Cuando se sentó en el pupitre, abrió su cuaderno inmediatamente y siguió pensando en cómo terminar de trazar su pequeño gran plan:

“Día 10

Una chica en clase me ha contado que por lo visto hay una forma de poder acceder a una gran parte de dispositivos internos de seres humanos. Es algo bastante serio, y aunque sea ilegal parece que el gobierno está metido en este asunto. Voy a intentar seguir investigando esto, suena bastante interesante.

Día 16

Hoy al volver de clase he descubierto que mi mejor amigo no es humano. Por lo visto ayer se enteró de que tiene pequeños fallos en el diseño cerebral y que eso le impide mostrar varios sentimientos. Sus padres le contaron la verdad pero él no se lo tomó bastante bien, así que decidieron reprogramarlo de nuevo. Él me contaba todo esto como si de algo normal se tratara, pues me dijo que muchas de sus funciones sociales habían sido deshabilitadas por completo.

Yo no sabía que convivimos con robots que son idénticos a nosotros. Sabía que los robots inundan cada palmo de este planeta, pero no ese tipo de robots.

Llevo pensándolo toda la tarde y acabo de darme cuenta de que mi existencia carece de cualquier sentido que hubiera podido imaginar. Tampoco sé si soy humano, no sé si soy un simple personaje de una obra o soy una especie de experimento del gobierno o de algún genio maligno. No necesito pedir a alguien que me mate ni tampoco necesito decidir entre tomar pastillas de distintos colores.

A veces, como la evolución humana, entre pequeños saltos, toca dar alguno más largo de lo habitual.

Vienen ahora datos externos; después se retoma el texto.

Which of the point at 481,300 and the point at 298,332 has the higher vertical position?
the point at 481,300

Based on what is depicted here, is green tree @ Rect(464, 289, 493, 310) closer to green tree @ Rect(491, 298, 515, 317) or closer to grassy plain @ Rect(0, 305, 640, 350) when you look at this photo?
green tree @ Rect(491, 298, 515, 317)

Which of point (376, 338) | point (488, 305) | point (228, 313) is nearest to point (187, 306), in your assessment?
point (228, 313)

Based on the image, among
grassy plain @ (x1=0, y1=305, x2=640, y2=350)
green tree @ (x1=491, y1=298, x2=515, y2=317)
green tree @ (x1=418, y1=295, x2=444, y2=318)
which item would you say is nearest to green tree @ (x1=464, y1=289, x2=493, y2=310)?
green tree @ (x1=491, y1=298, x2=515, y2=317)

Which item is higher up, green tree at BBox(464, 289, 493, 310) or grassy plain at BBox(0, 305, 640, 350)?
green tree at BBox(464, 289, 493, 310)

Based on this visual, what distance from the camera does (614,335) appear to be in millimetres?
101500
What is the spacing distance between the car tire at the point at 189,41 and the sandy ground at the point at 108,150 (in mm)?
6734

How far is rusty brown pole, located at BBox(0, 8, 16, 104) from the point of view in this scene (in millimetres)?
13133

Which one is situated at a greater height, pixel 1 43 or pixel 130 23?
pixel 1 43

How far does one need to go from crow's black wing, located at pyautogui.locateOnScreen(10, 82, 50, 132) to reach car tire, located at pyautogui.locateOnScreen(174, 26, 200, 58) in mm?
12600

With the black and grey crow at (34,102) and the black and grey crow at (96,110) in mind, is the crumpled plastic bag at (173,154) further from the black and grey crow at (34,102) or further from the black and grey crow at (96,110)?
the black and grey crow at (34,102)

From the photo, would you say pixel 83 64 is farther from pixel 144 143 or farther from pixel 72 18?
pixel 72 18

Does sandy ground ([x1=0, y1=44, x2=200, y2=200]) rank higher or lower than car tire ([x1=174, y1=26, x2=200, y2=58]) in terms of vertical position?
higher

Es la hora de dar ese pequeño salto mortal.

Día 21

Acabo de acceder al gestor de sentimientos de un  niño con las instrucciones que me pasaron en clase. Por lo visto el experimento funciona bastante bien, ahora hay que seguir avanzando e intentar manejar varios de estos dispositivos al mismo tiempo”

Día 23

He estado viendo como los medios pueden ser una pieza clave en todo este entramado, así que he decidido acceder a los dispositivos de un tarado que presenta un show en la televisión pública. Voy a intentar inyectarle gustos literarios y filosóficos para ver si esto condiciona a su público.”

Cogió un bolígrafo y escribió: “Último día (28): el presentador parece que empieza a sentirse nervioso por su repentino interés en los libros y la filosofía. Me gusta, parece que está a punto de cometer alguna locura y que por lo tanto va a provocar algún suceso muy poco creíble. Estoy seguro de que su público no va a reaccionar de manera muy positiva. Me vale con que apaguen el televisor y miren un momento a las calles. Ahí podrán deleitarse con la segunda parte de la función. Acabo de redirigir el comportamiento de unos cuantos miles de personas de esta ciudad. Según mis cálculos, los dispositivos que llevan pegados a sus órganos vitales deberán ser causantes de multitud de secuestros, robos, violaciones y atracos virtuales por toda la ciudad. Estoy cansando de que nunca ocurra nada en este mundo tan previsible y determinado. Veamos qué pasa con una pizca de miedo e incertidumbre.”

Cerró el cuaderno y siguió mirando el encerado como si no hubiera pasado nada.